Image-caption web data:
==*==
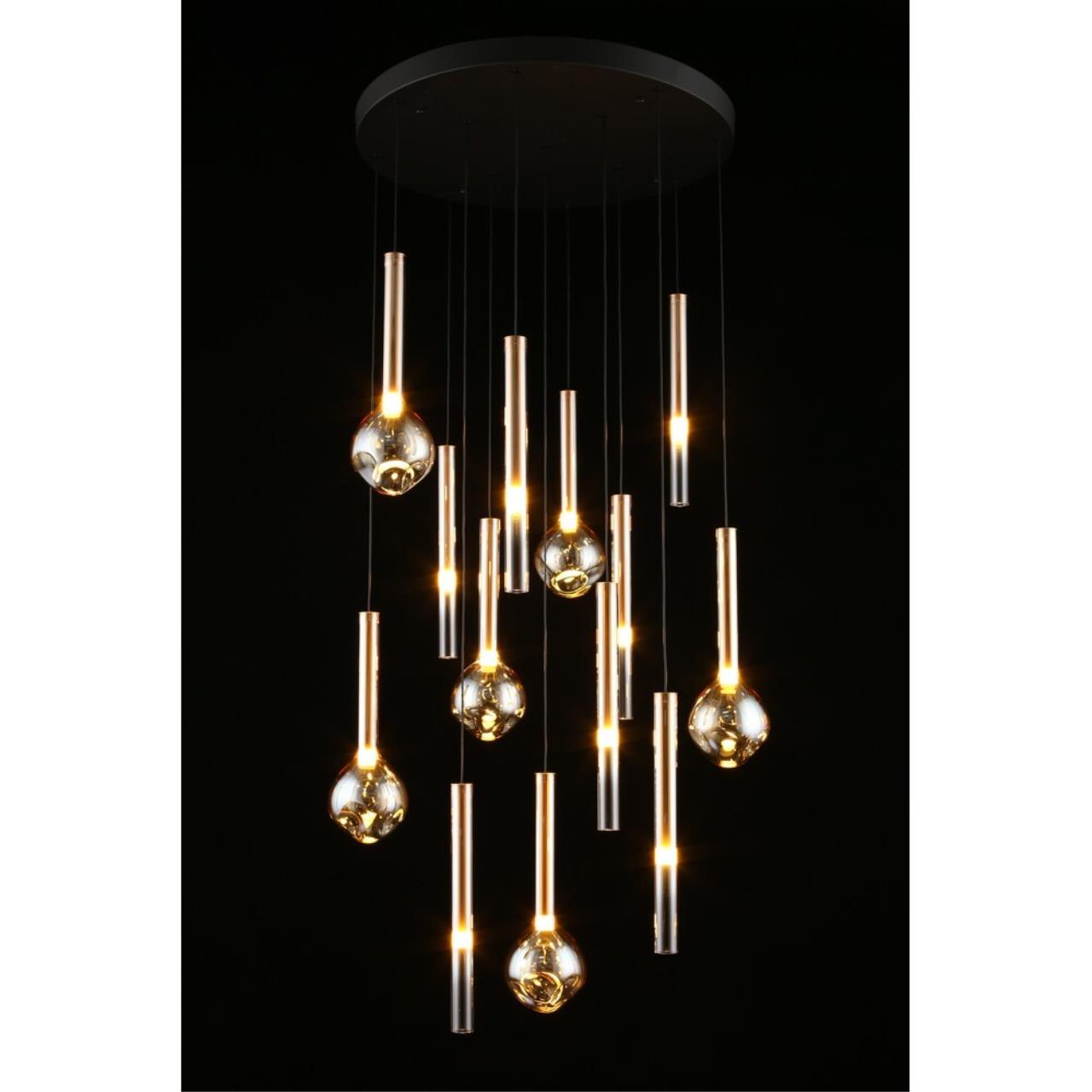 Картинка APL.059.03.56 Светильник подвесной светодиодный Aployt Silveyn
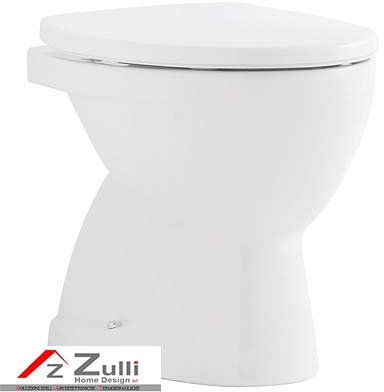 Pozzi Ginori Selnova 3 Vaso a terra filo parete scarico multi 56331 Sanitari Bagno Ceramica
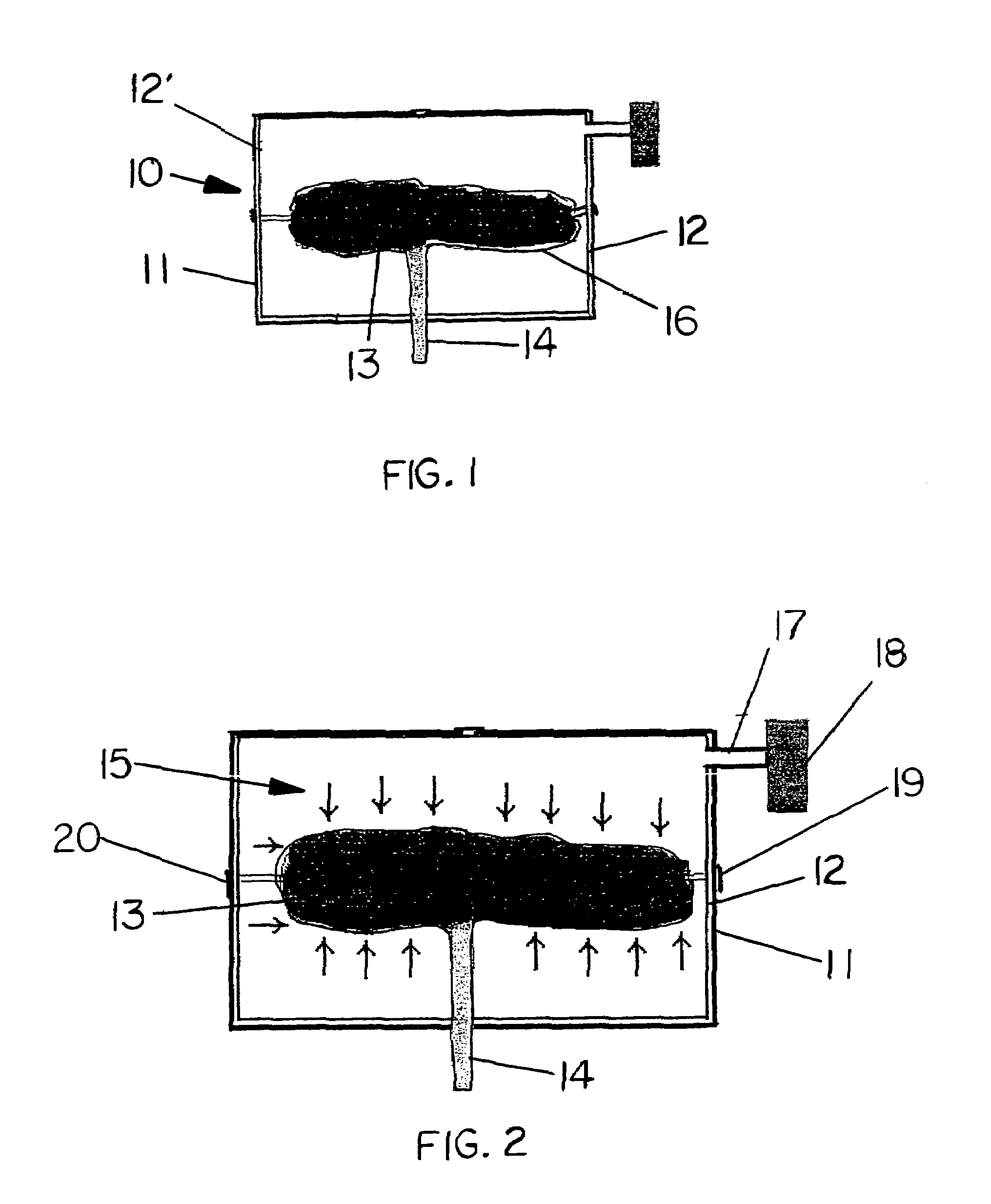 Placental blood extractor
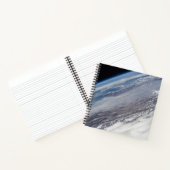 Brand in Yosemite National Park & Stanislaus Fores Notitieboek (Binnen)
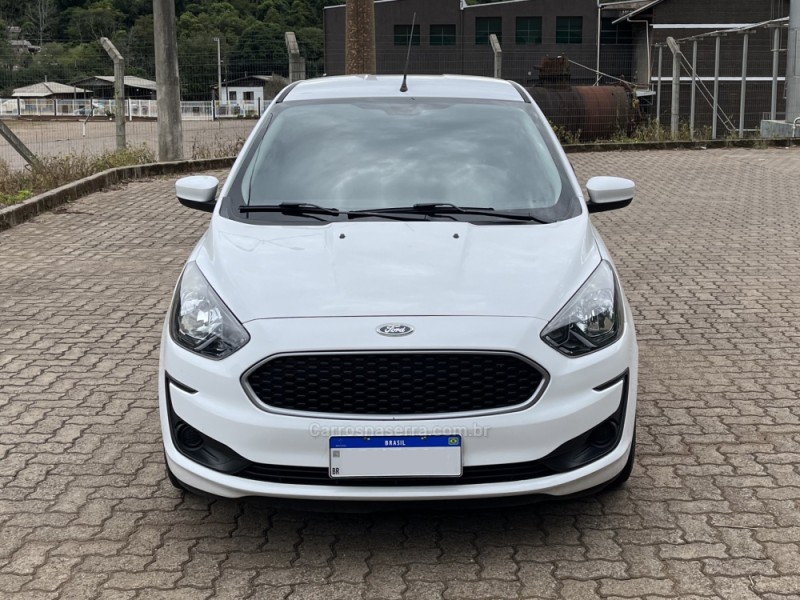 KA 1.0 SE 12V FLEX 4P MANUAL - 2019 - NOVA BASSANO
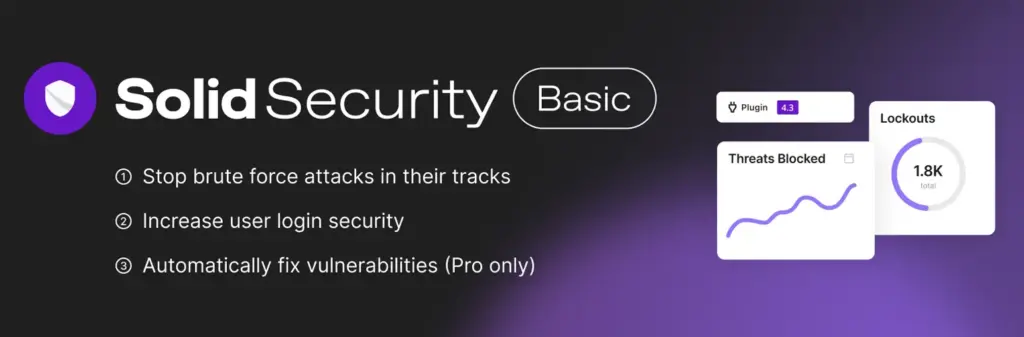 En İyi 7 WordPress Kötü Amaçlı Yazılım Temizleme Eklentisi Solid Security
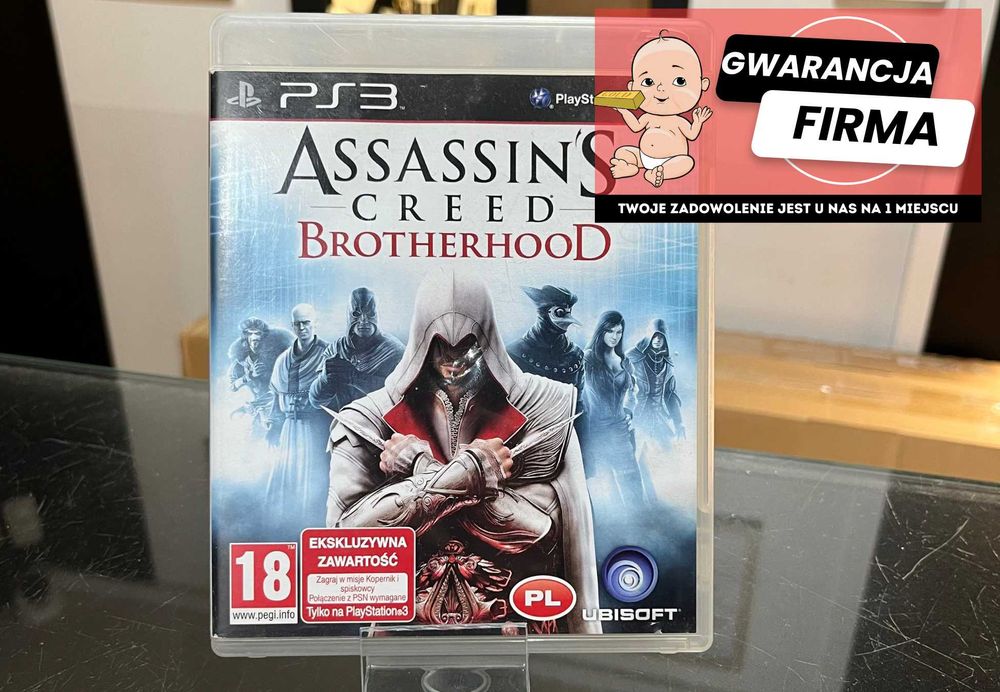 Gra PS3 Assassin's Creed Brotherhood | Używana | Polska Wersja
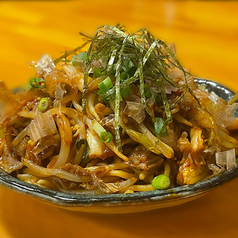 ニンニクたっぷりソース焼きそば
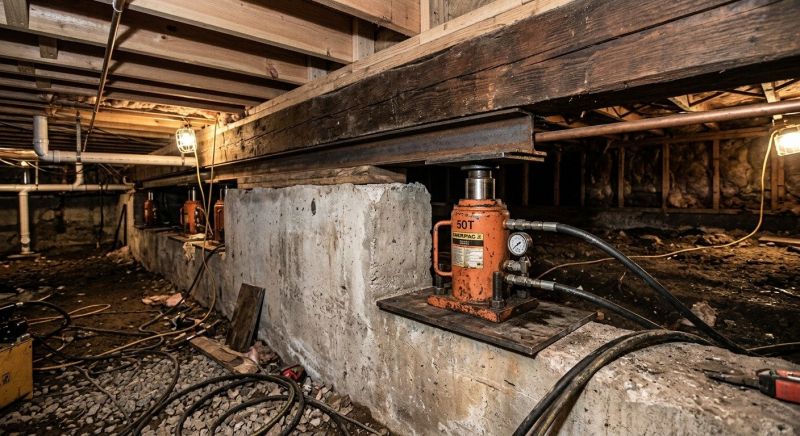 House Leveling in Fort George G Meade, MD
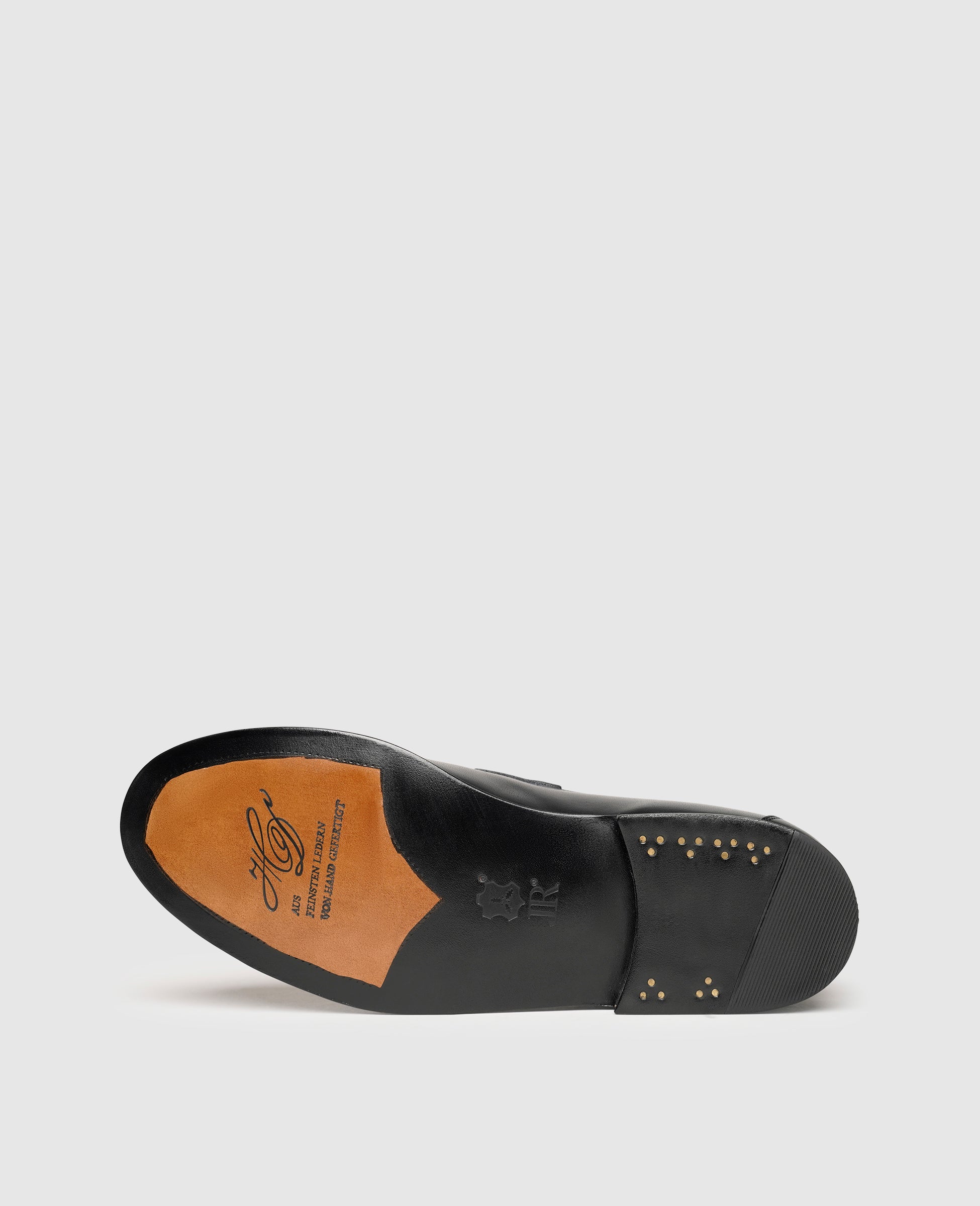 heinrich-dinkelacker-wien-plain-bc-loafer-schwarz-kalbsleder image 3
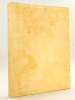Chinon. Visions du Passé. Vingt-cinq bois originaux de Ferdinand Dubreuil [ Edition originale - Livre dédicacé par l'auteur ]. DUBREUIL, Ferdinand ; ...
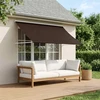 Pavėsinė Ruda 100 x 150 cm 180 g / m² poliesteris su PU sluoksniu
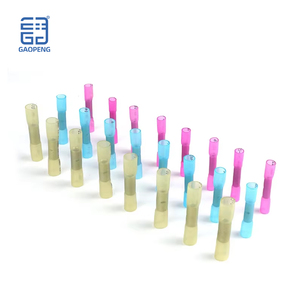 Gaopeng BHT nhanh Coupler cách điện nhiệt thu nhỏ trung gian mông thiết bị đầu cuối dây nối uốn thiết bị đầu cuối Đồng - Product Image 2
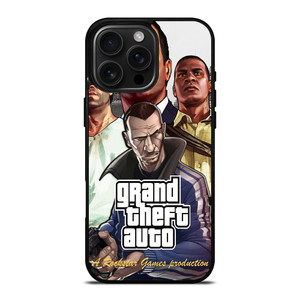 GTA GRAND THEFT AUTO iPhone 16 Pro Max Case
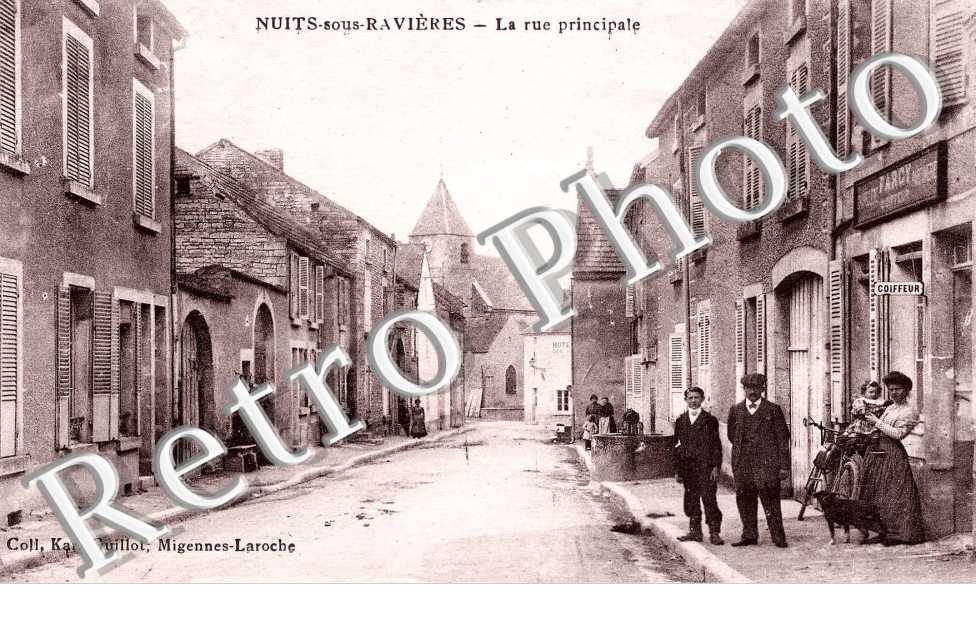 la rue principale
==*==
**YOUR OBJECTIVE:** I would like an exact copy of the lines from the one holding "House Leveling in Fort George G Meade, MD" through the last line of the entries above, with the pictures left out.

**SOLVED EXERCISE:**
 House Leveling in Fort George G Meade, MD
 heinrich-dinkelacker-wien-plain-bc-loafer-schwarz-kalbsleder image 3
Chinon. Visions du Passé. Vingt-cinq bois originaux de Ferdinand Dubreuil [ Edition originale - Livre dédicacé par l'auteur ]. DUBREUIL, Ferdinand ; ...
 Pavėsinė Ruda 100 x 150 cm 180 g / m² poliesteris su PU sluoksniu
 Gaopeng BHT nhanh Coupler cách điện nhiệt thu nhỏ trung gian mông thiết bị đầu cuối dây nối uốn thiết bị đầu cuối Đồng - Product Image 2
 GTA GRAND THEFT AUTO iPhone 16 Pro Max Case
 la rue principale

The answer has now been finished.